Task prompt —
Among the lines below, keep only those from the one containing "DWT Cortina II" through the one containing "Jacquard iDye - 1419 Royal Blue", and reproduce them exactly.

Source records —
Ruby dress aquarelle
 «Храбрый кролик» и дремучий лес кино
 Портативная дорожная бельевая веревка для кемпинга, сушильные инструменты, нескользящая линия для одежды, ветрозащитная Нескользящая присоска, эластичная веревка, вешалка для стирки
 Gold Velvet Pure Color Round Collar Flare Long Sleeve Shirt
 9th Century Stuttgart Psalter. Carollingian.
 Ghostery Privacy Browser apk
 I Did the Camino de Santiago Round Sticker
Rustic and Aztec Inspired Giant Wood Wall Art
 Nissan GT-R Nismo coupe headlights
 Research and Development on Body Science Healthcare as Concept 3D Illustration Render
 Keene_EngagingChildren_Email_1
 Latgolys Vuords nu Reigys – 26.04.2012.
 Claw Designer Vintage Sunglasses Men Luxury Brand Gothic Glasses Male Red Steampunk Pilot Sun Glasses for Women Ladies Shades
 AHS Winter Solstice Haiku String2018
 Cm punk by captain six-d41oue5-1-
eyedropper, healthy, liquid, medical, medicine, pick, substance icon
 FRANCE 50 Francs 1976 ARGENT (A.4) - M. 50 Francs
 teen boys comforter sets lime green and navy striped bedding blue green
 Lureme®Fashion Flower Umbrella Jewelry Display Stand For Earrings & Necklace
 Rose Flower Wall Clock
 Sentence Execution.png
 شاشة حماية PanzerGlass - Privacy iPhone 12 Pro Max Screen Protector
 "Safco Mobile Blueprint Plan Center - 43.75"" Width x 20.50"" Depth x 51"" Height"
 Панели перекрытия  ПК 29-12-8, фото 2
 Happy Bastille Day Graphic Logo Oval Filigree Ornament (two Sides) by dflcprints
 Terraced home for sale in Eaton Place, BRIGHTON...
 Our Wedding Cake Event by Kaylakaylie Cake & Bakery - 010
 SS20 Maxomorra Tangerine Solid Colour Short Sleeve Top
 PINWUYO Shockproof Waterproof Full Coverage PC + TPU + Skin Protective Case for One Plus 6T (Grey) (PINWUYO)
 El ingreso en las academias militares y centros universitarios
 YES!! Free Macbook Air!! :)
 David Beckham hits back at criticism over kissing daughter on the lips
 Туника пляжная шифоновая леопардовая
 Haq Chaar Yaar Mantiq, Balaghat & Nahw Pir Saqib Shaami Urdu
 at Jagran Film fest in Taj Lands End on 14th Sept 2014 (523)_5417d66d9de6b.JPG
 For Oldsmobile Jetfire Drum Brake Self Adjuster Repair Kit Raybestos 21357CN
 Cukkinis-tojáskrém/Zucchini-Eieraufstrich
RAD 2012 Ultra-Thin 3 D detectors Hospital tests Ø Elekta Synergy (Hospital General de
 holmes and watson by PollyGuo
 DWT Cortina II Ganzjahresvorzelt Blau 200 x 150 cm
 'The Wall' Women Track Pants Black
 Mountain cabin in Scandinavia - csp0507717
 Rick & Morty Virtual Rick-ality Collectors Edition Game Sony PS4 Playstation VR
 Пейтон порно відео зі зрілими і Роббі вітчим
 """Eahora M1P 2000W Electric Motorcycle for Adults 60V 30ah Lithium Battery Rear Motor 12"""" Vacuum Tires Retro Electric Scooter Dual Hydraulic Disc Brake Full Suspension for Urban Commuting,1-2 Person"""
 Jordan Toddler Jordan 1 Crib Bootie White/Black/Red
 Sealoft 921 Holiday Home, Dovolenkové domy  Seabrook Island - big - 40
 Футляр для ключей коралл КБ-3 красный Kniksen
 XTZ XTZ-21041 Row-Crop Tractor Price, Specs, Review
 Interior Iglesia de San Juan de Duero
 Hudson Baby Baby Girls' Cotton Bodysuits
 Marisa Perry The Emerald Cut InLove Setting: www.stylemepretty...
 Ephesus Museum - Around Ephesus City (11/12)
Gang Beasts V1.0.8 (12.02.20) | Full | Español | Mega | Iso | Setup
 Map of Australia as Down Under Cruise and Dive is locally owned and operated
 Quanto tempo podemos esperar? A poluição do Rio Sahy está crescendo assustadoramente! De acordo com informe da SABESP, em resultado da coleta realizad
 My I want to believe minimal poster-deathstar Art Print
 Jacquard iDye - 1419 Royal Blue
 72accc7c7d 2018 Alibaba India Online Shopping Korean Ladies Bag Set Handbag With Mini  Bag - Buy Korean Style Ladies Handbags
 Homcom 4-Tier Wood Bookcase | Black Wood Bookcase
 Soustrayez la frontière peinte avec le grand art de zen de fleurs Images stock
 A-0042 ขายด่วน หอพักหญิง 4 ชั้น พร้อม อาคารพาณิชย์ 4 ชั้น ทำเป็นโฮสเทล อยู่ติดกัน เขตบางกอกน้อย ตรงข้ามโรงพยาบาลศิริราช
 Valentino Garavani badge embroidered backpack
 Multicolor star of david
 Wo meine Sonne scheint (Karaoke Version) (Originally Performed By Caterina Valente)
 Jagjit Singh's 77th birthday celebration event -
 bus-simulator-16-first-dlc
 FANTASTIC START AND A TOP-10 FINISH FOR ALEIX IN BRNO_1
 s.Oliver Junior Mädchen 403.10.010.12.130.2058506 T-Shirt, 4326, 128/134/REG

Final answer —
 DWT Cortina II Ganzjahresvorzelt Blau 200 x 150 cm
 'The Wall' Women Track Pants Black
 Mountain cabin in Scandinavia - csp0507717
 Rick & Morty Virtual Rick-ality Collectors Edition Game Sony PS4 Playstation VR
 Пейтон порно відео зі зрілими і Роббі вітчим
 """Eahora M1P 2000W Electric Motorcycle for Adults 60V 30ah Lithium Battery Rear Motor 12"""" Vacuum Tires Retro Electric Scooter Dual Hydraulic Disc Brake Full Suspension for Urban Commuting,1-2 Person"""
 Jordan Toddler Jordan 1 Crib Bootie White/Black/Red
 Sealoft 921 Holiday Home, Dovolenkové domy  Seabrook Island - big - 40
 Футляр для ключей коралл КБ-3 красный Kniksen
 XTZ XTZ-21041 Row-Crop Tractor Price, Specs, Review
 Interior Iglesia de San Juan de Duero
 Hudson Baby Baby Girls' Cotton Bodysuits
 Marisa Perry The Emerald Cut InLove Setting: www.stylemepretty...
 Ephesus Museum - Around Ephesus City (11/12)
Gang Beasts V1.0.8 (12.02.20) | Full | Español | Mega | Iso | Setup
 Map of Australia as Down Under Cruise and Dive is locally owned and operated
 Quanto tempo podemos esperar? A poluição do Rio Sahy está crescendo assustadoramente! De acordo com informe da SABESP, em resultado da coleta realizad
 My I want to believe minimal poster-deathstar Art Print
 Jacquard iDye - 1419 Royal Blue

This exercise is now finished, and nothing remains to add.